Another neoadjuvant trial evaluated cisplatin in twenty-eight patients with triple-negative breast cancer to identify specific biomarkers predictors of response.

The study showed a strong association between younger age and good response (P=0.001 based on quartiles of age, according to Miller-Payne score; significant even after Bonferroni adjustment for multiple comparisons; when the two BRCA1 mutations carriers were excluded, P=0.001).

However age was not significantly associated with pCR (P=0.13) or clinical response (P=0.46) (23).


A more aggressive therapy: two examples

Dose-dense chemotherapy

Two systematic reviews and meta-analyses of the existing data from randomized controlled trials regarding the efficacy and toxicity of the dose-dense adjuvant chemotherapy were published.

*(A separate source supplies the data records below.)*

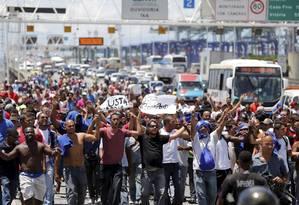 Centenas de trabalhadores da Alumini, que operava no Comperj, no momento em que pararam a Ponte Rio-Niterói em protesto contra a falta de pagamentos Foto: Pablo Jacob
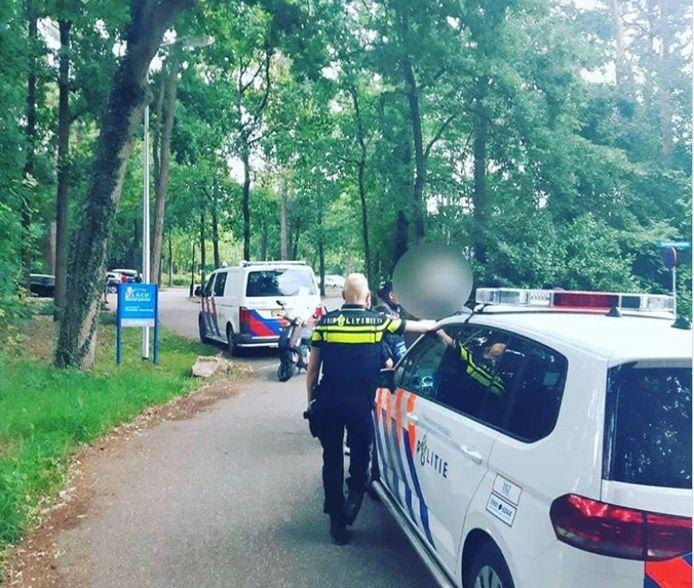 De politie moest in actie komen om de jongeren te verwijderen bij het zwembad en verrichte ook een aanhouding.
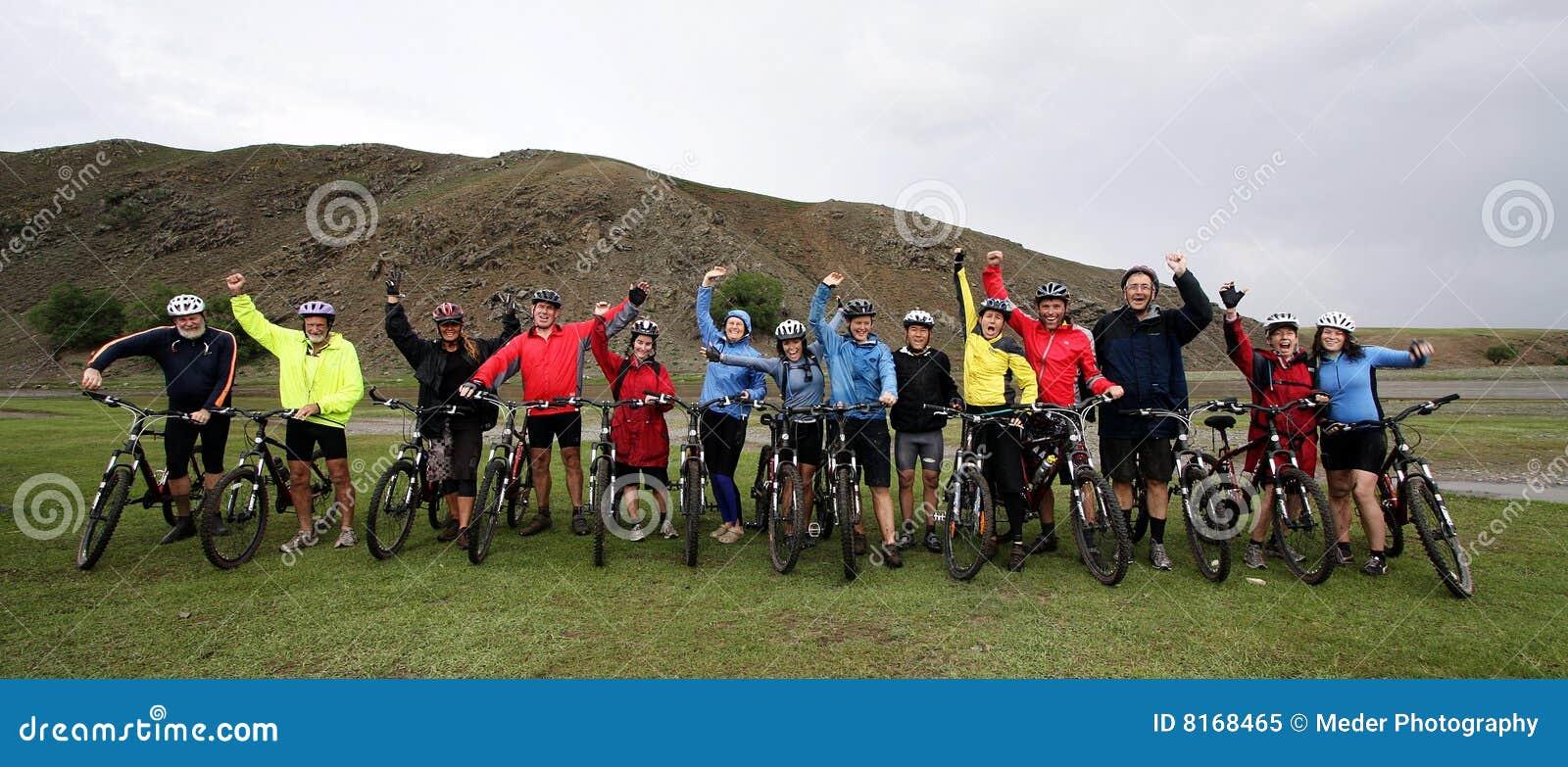 Gebirgsradfahrendes Abenteuer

The first meta-analysis showed that patients who received dose-dense chemotherapy had better overall survival [HR of death =0.84, 95% CI =0.72 to 0.98, P=0.03] and better disease-free survival (HR of recurrence or death =0.83, 95% CI, 0.73 to 0.94, P=0.005) than those on the conventional schedule; no benefit was observed in patients with hormone receptor-positive tumors (24).

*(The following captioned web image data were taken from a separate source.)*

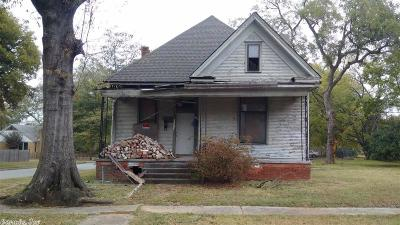 Single Family Home For Sale: 1101 Welch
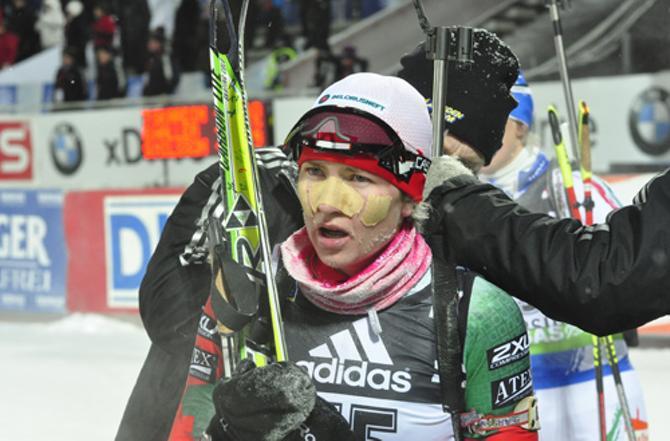 Чтобы не замерзнуть, на лицо Дарья Домрачева наклеила пластырь.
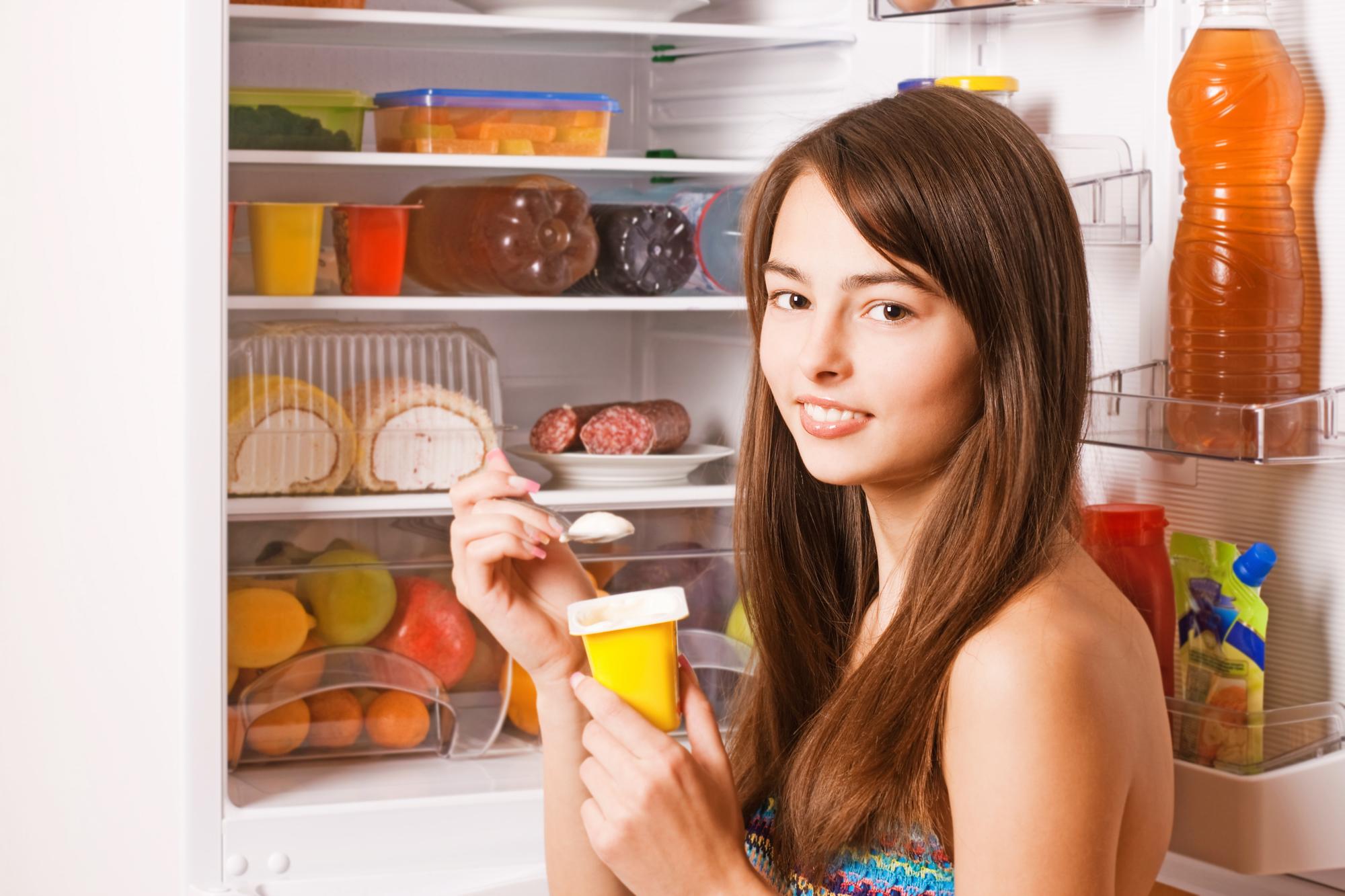 девушка возле холодильника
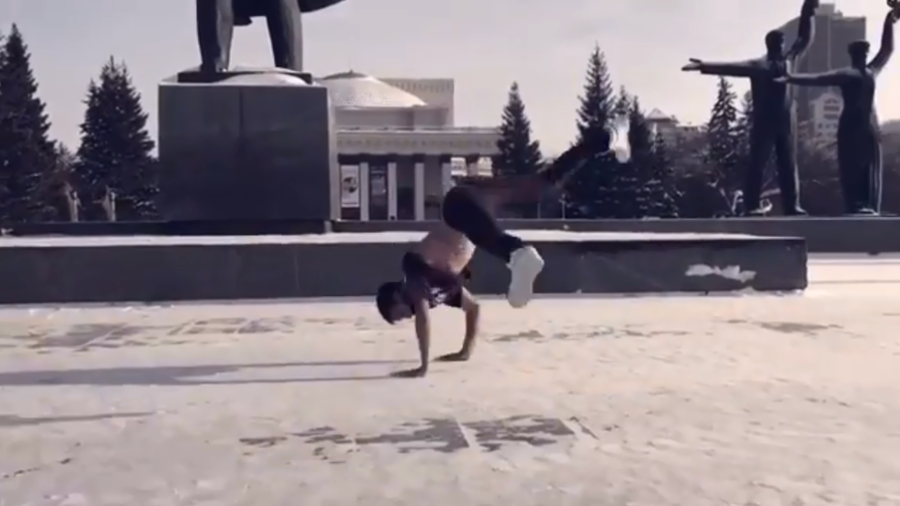 Freezing streets, red-hot moves: Russian breakdance team braves -29C (VIDEO)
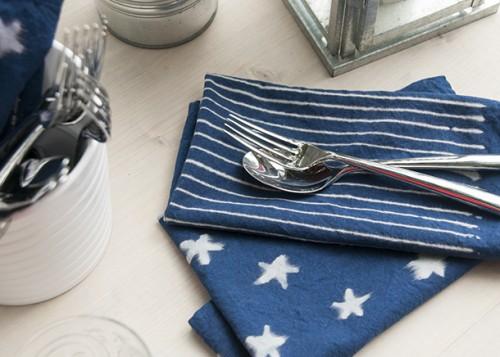 patriotic indigo napkins (via houseofearnest)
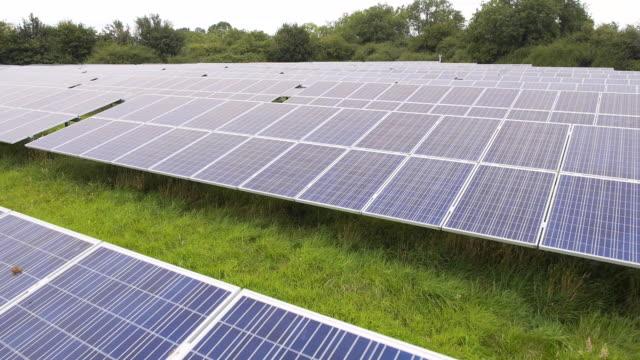 solar farm, aerial view - ウィルトシャー州点の映像素材/bロール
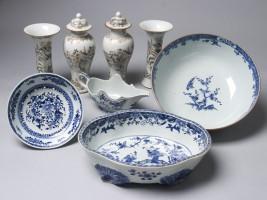OKS ontvangt schenking Chinees porseleinen voorwerpen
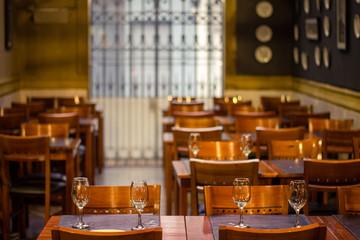 Restaurante vazio dentro do Mercado Agrícola em Montevideo, Uruguai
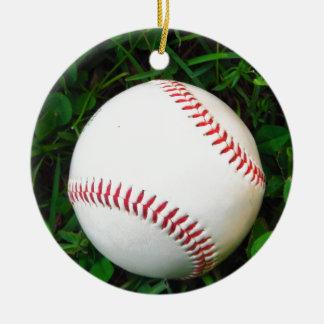 Béisbol blanco con la costura roja adorno navideño redondo de cerámica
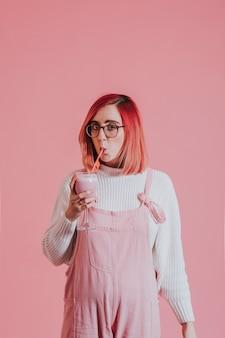 Mulher de cabelo rosa beber um smoothie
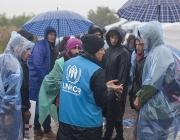 Una treballadora de l'ACNUR parlant amb persones refugiades a Croàcia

The second meta-analysis demonstrated that dose-dense therapy can improve DFS (3,356 patients; HR=0.83; 95% CI, 0.73e0.95; P=0.005), independent of hormone receptor expression status; there was no OS benefit with dose-dense therapy (25).

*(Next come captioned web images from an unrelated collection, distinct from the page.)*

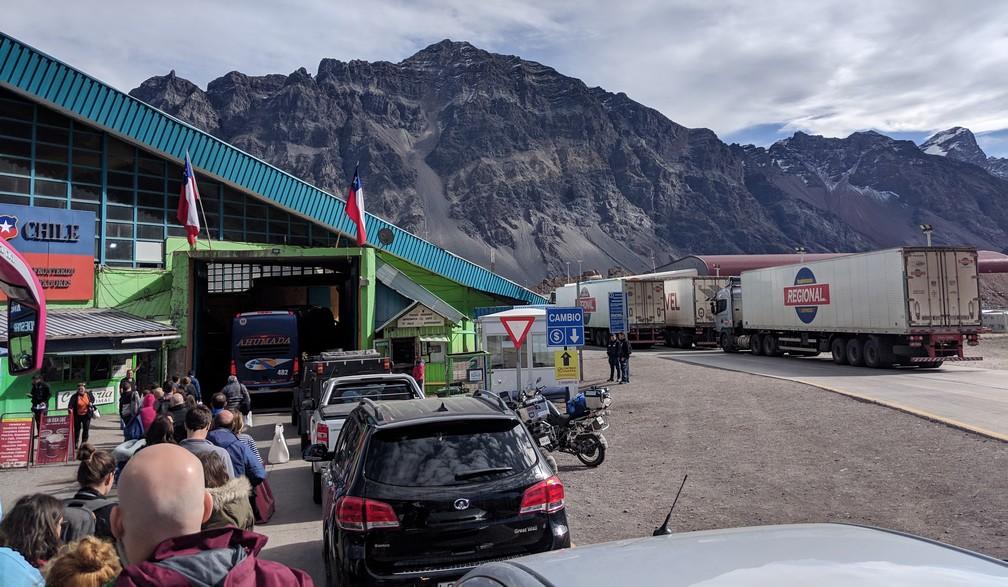 File de véhicules à la frontière Los Libertadores entre l'Argentine et le Chili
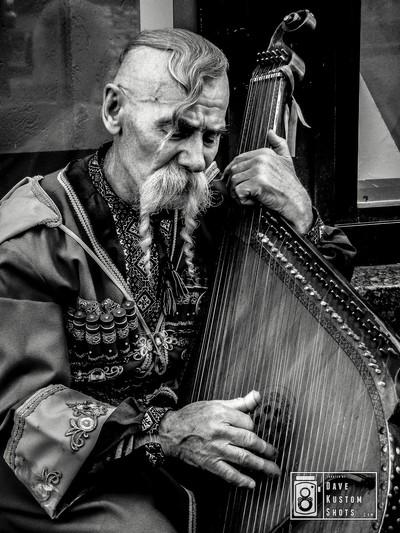 Cossack with zither - Cosaco con citara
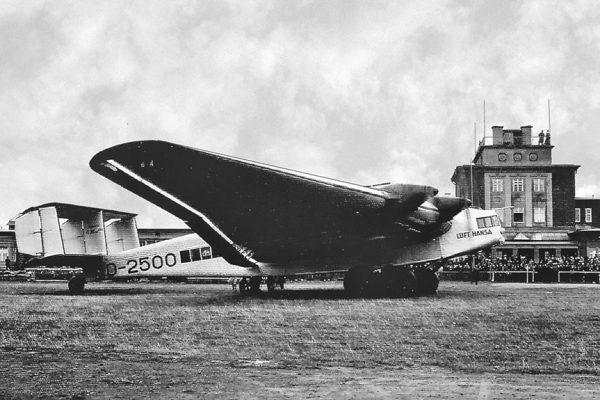 Junkers G38 auf dem Flughafen Chemnitz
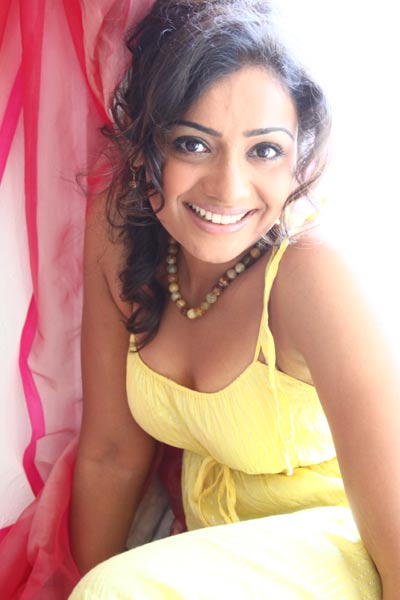 meera vasudevan hot photos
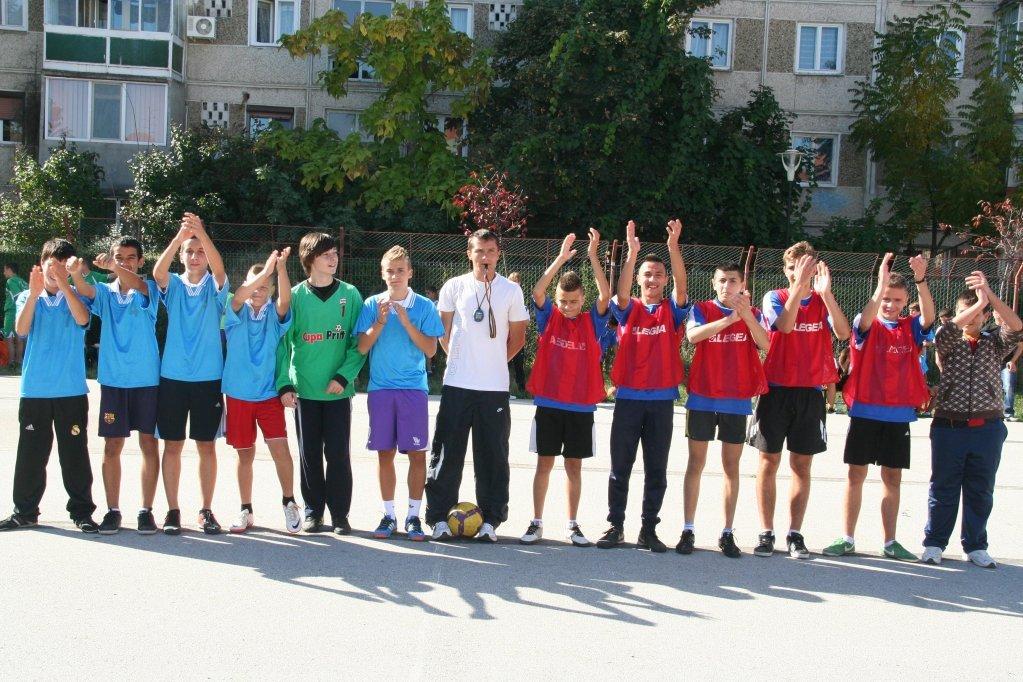 Campionatul Scolar de Fotbal 2012-2013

However both meta-analyses didn’t perform efficacy analyses according to the age of patients.

In the study of Venturini et al. 1,214 patients with early-stage breast cancer were randomly assigned to receive six cycles of FEC 14 (administered every 14 days) or of FEC 21 (administered every 21 days). At a median follow-up of 10.4 years, no statistically significant difference in the hazard of death [hazard ratio (HR) =0.87, 95% CI, 0.67 to 1.13] or recurrence (HR=0.88, 95% CI, 0.71 to 1.08) was found between FEC 14 and FEC 21 groups after adjustment by multivariable analysis. Although the study was underpowered for subset analysis, authors observed a suggestion of higher efficacy associated with the FEC 14 regimen than with the FEC 21 regimen among patients younger than 50 years; these patients had a statistically significant 34% reduced risk of recurrence (HR=0.66, 95% CI, 0.46 to 0.94) and a non-statistically significant 27% reduced risk of death (HR=0.73, 95% CI, 0.46 to 1.16). This greater efficacy seems not to be mediated by a greater activity of FEC 14 in suppressing ovarian function, because the rate of chemotherapy-induced amenorrhea was virtually identical in the two arms (26).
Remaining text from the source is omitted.